Start of PROVIDED ENTRIES
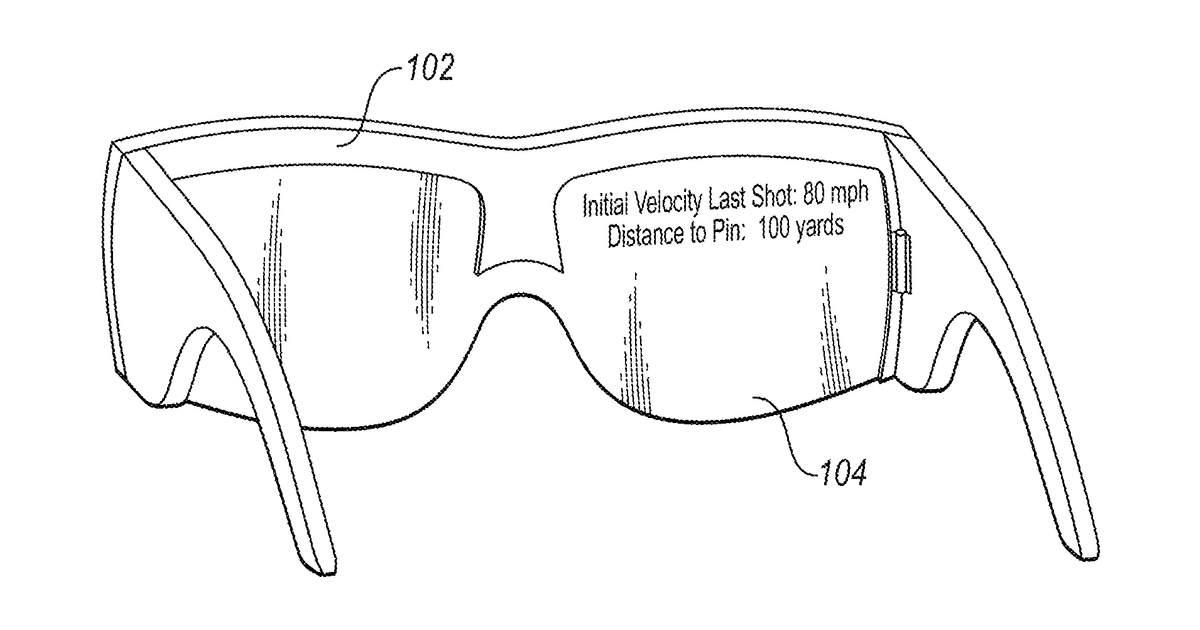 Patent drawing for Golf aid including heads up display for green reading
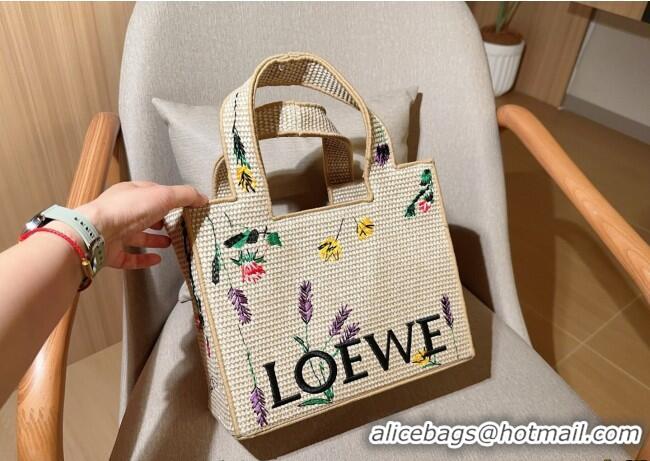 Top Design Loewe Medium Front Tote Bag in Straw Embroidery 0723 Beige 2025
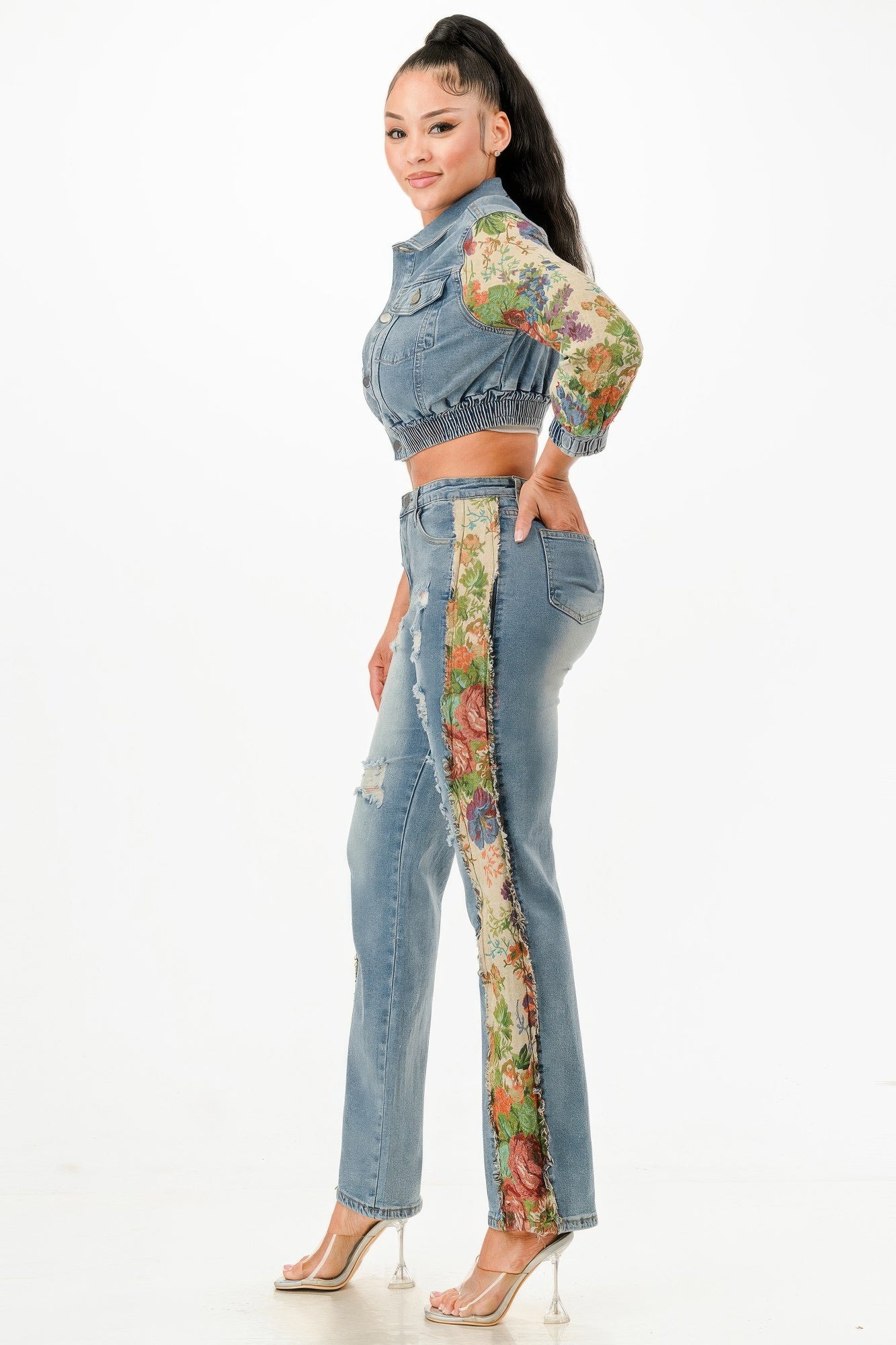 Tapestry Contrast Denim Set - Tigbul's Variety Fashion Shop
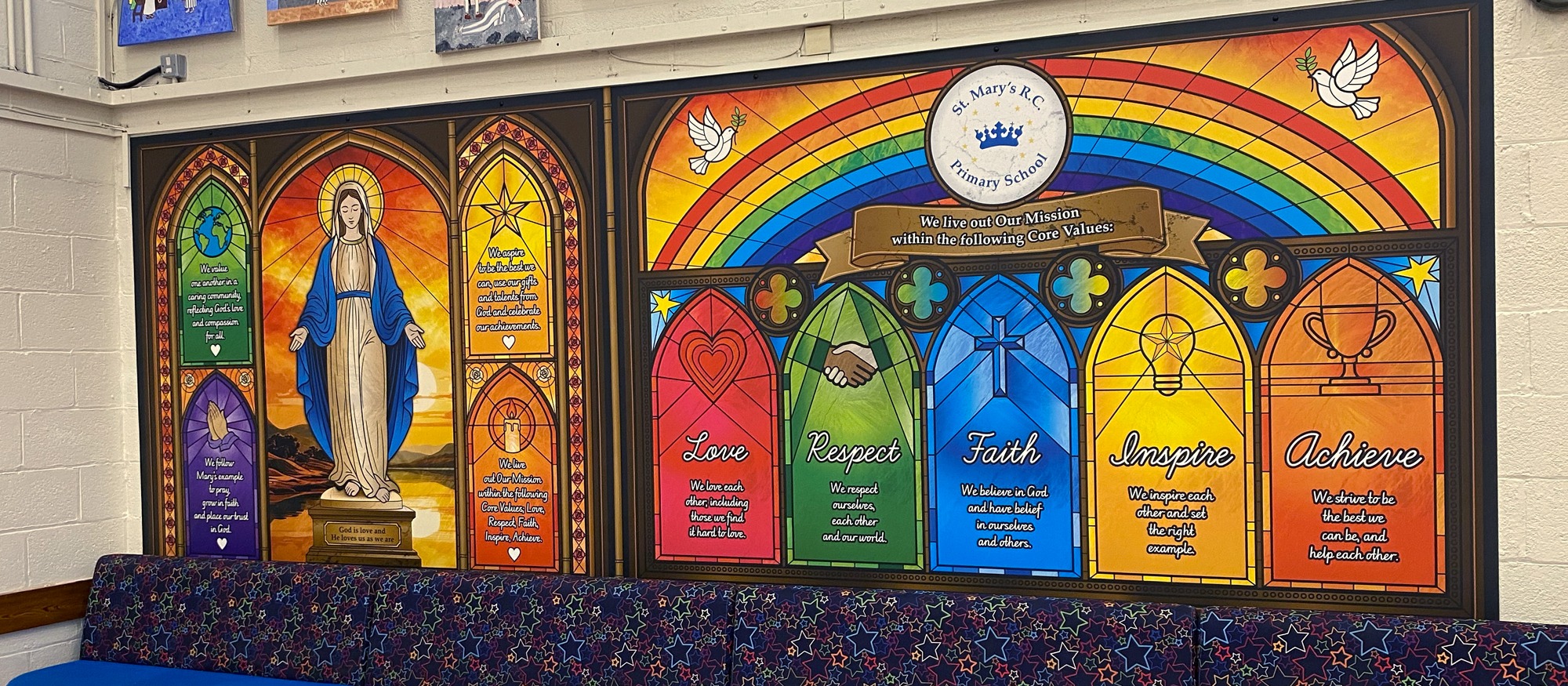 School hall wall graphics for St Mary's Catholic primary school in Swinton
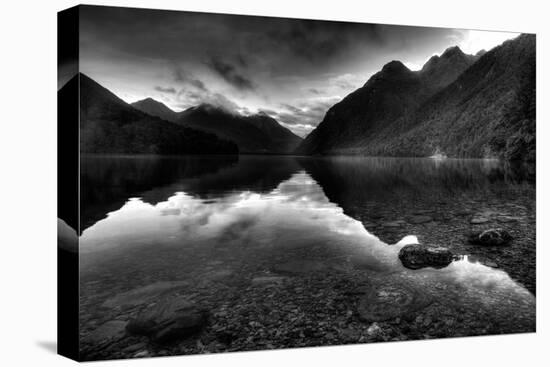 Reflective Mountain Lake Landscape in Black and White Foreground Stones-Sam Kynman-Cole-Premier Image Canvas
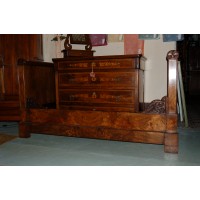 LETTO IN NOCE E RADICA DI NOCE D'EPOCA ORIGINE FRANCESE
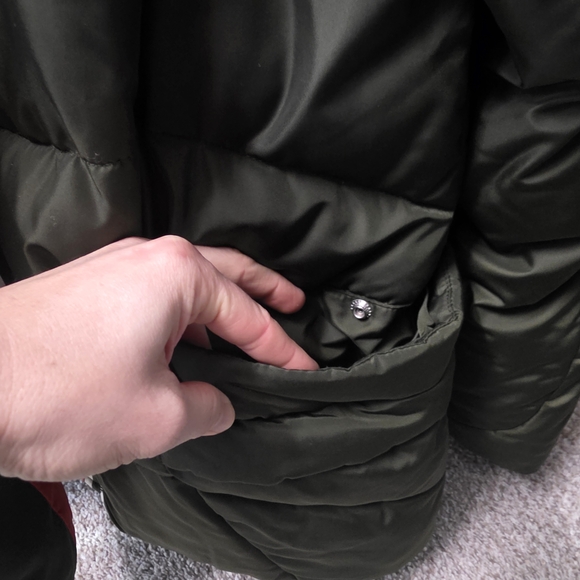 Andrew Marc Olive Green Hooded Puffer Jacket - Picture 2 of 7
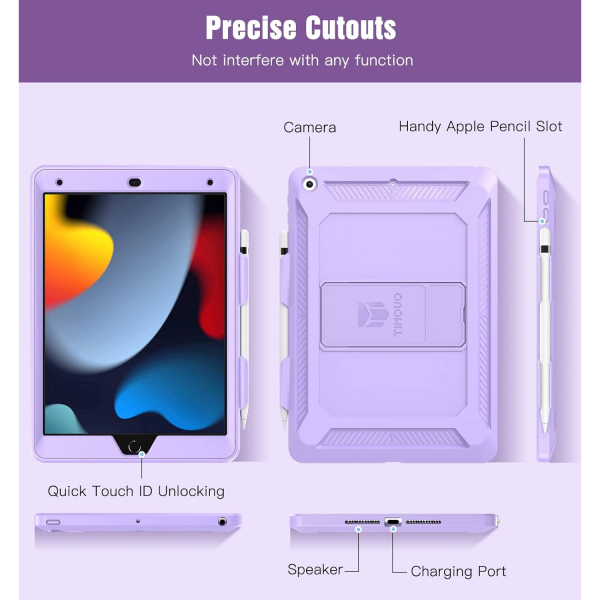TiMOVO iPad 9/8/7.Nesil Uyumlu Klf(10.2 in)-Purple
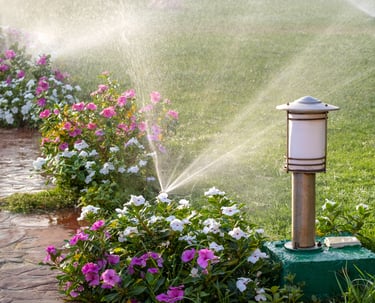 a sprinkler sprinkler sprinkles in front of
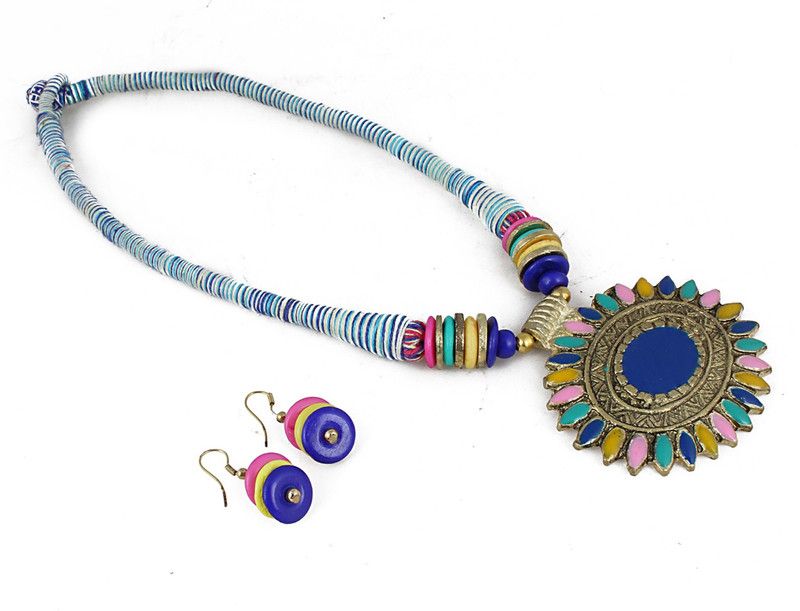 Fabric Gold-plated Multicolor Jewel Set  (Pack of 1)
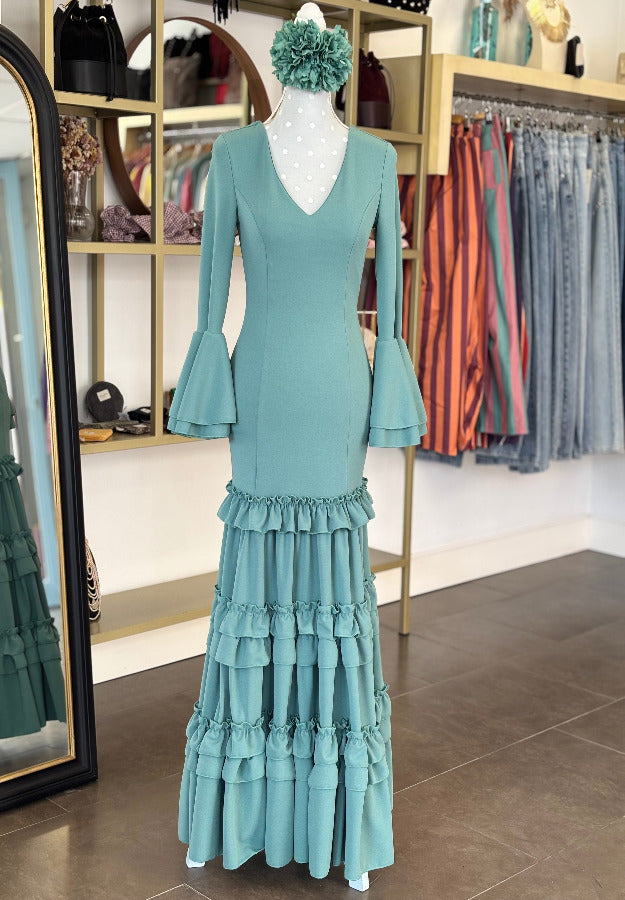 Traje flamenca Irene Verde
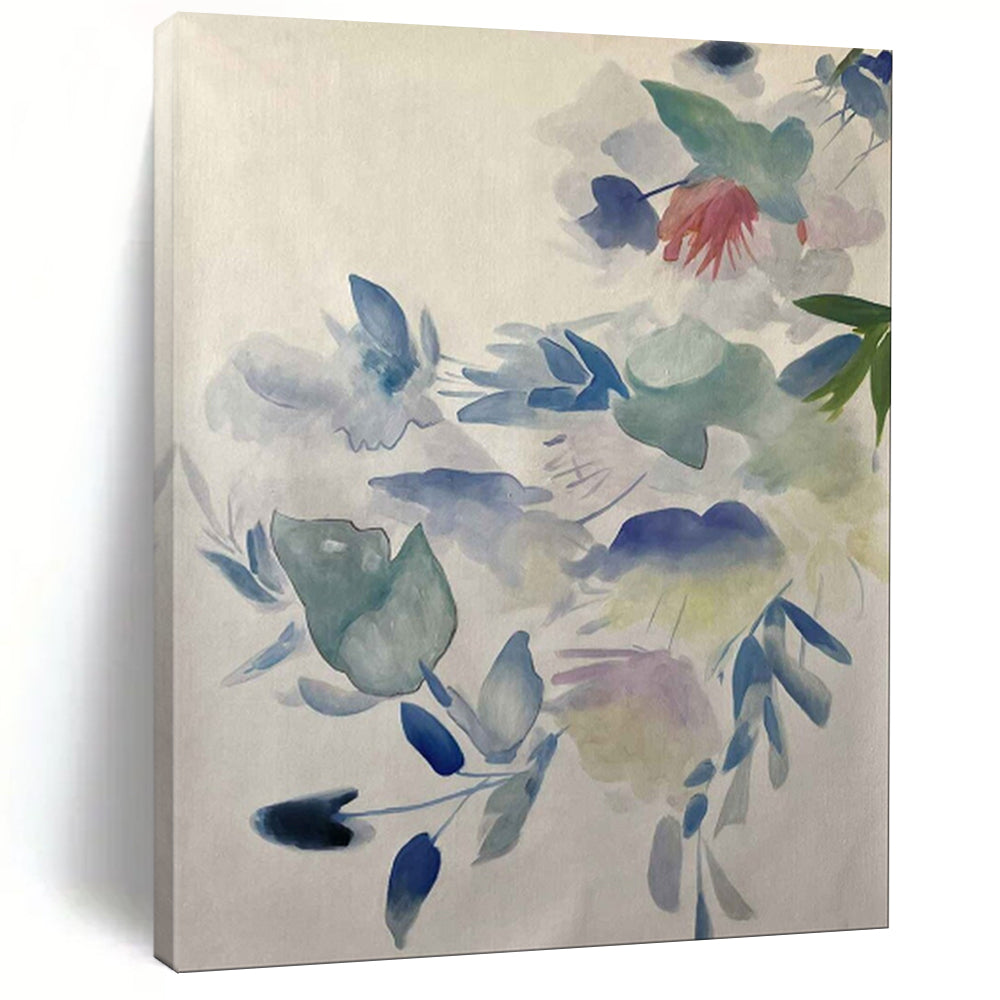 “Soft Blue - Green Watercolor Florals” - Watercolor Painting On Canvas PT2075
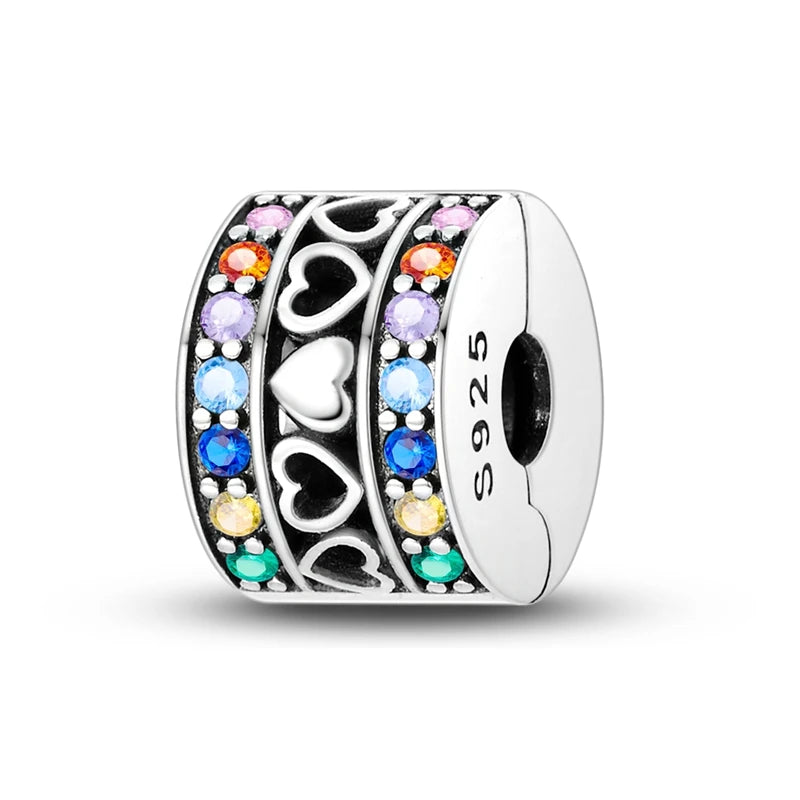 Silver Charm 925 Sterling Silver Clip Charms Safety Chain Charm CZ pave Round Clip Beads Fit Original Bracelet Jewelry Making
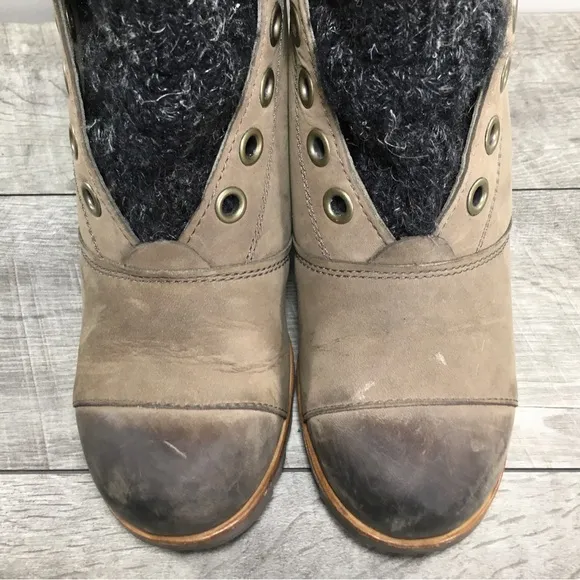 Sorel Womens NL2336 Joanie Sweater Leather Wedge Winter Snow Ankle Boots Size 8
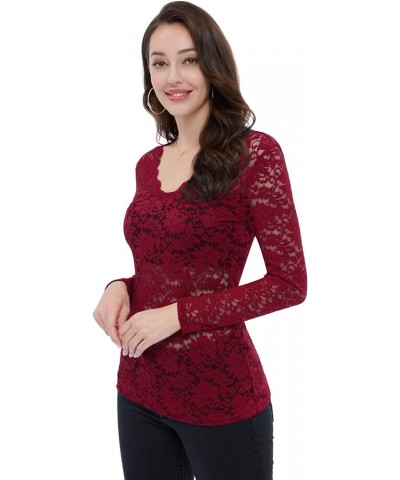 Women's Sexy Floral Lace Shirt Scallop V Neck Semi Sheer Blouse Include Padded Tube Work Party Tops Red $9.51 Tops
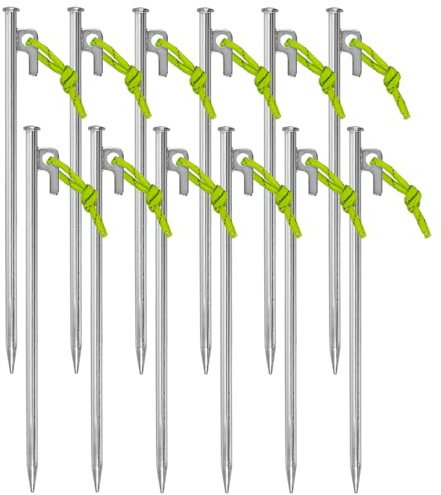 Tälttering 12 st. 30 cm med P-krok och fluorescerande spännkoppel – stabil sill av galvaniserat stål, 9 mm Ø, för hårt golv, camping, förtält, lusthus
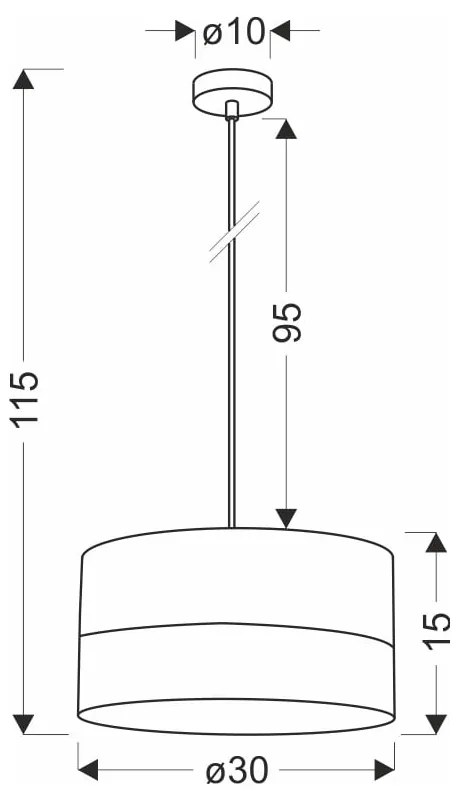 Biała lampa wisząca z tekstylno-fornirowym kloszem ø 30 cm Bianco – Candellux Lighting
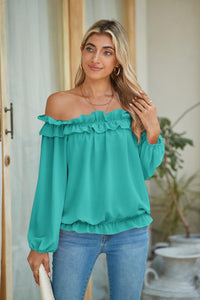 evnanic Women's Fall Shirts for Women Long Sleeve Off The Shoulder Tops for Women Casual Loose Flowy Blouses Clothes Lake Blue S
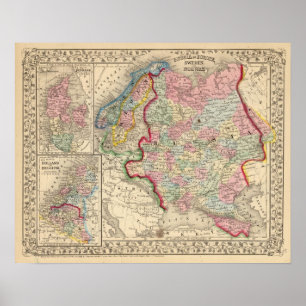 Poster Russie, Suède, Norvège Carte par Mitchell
End of PROVIDED ENTRIES
Range to copy from the listing above: the line with "Silver Charm 925" through the line with "Tälttering 12 st.". Transcribe it exactly and skip the pictures.

SOLVED PROBLEM —
 Silver Charm 925 Sterling Silver Clip Charms Safety Chain Charm CZ pave Round Clip Beads Fit Original Bracelet Jewelry Making
 Sorel Womens NL2336 Joanie Sweater Leather Wedge Winter Snow Ankle Boots Size 8
 Women's Sexy Floral Lace Shirt Scallop V Neck Semi Sheer Blouse Include Padded Tube Work Party Tops Red $9.51 Tops
 Tälttering 12 st. 30 cm med P-krok och fluorescerande spännkoppel – stabil sill av galvaniserat stål, 9 mm Ø, för hårt golv, camping, förtält, lusthus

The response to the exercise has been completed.